Goal: Could you write out everything from the line containing "As viewed by" down to the end of the lines below, each line in full, with 59 added to every coordinate and distance in the answers and the pictures left out?

%%

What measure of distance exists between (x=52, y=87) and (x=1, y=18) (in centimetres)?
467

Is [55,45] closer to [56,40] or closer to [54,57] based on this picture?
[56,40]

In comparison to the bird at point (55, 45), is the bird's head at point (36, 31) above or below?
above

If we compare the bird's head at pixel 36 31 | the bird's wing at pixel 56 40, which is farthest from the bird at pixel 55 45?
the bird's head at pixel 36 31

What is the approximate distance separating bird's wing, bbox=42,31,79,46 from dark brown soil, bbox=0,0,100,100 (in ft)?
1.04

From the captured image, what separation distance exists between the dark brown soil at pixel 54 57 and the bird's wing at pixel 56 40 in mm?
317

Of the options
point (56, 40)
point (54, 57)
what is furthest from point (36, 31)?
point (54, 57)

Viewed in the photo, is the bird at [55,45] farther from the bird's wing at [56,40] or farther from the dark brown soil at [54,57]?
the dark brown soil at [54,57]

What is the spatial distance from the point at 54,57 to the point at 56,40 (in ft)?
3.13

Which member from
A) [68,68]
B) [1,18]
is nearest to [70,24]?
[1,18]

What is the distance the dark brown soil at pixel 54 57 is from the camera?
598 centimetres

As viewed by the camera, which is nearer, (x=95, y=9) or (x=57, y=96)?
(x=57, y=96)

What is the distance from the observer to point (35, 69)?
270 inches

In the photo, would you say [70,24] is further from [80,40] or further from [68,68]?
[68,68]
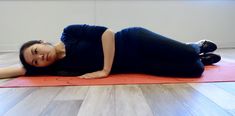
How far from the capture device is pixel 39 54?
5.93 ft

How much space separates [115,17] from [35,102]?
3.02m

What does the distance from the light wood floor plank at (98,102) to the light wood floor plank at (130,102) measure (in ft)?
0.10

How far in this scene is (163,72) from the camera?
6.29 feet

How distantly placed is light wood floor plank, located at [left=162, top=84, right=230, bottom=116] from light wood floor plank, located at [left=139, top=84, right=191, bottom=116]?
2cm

%%

Right answer:
As viewed by the camera, which is nearer, (x=95, y=9) or (x=57, y=96)?
(x=116, y=155)

What is the distance from the observer to point (35, 69)?
329 inches

In the photo, would you say [70,24] is further from [80,40] or further from [68,68]?
[127,127]
How far from the capture device is pixel 39 54?
64.93 ft

How much space separates [115,17] from [35,102]?
62.02m

What does the distance from the light wood floor plank at (98,102) to the light wood floor plank at (130,102) measure (in ft)?
59.10

How far in this scene is (163,72) from the camera?
65.29 feet

How distantly placed is light wood floor plank, located at [left=162, top=84, right=230, bottom=116] from light wood floor plank, located at [left=139, top=84, right=191, bottom=116]?
61cm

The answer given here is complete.